Request
Copy out the text of each of the entries below word for word, leaving out the pictures.

(Entries excerpted from a collection)
⟨

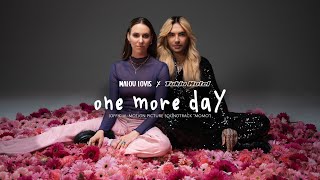 Malou Lovis & Tokio Hotel - One More Day (Original Motion Picture Soundtrack “Momo”)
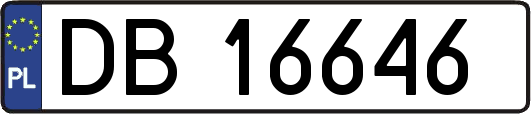 DB16646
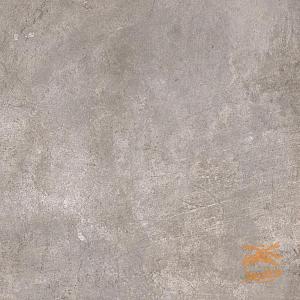 GeoCeramica®2Drive 60x30x6 Ambiente Greige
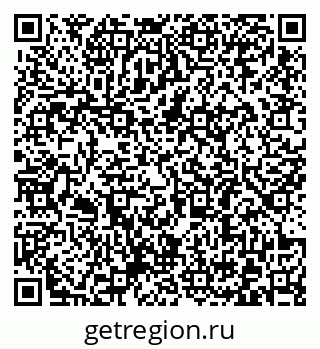 79372181778
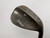 Titleist Vokey Oil Can Gap Wedge GW 52* 8 DG Wedge Steel Mens RH, 2 of 12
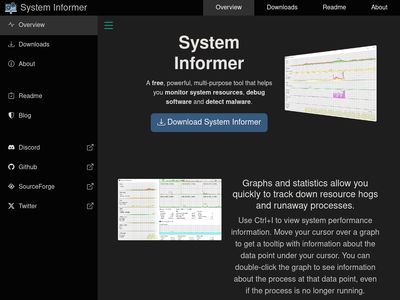 processhacker.sourceforge.io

⟩

Task solution
 Malou Lovis & Tokio Hotel - One More Day (Original Motion Picture Soundtrack “Momo”)
 DB16646
 GeoCeramica®2Drive 60x30x6 Ambiente Greige
 79372181778
 Titleist Vokey Oil Can Gap Wedge GW 52* 8 DG Wedge Steel Mens RH, 2 of 12
 processhacker.sourceforge.io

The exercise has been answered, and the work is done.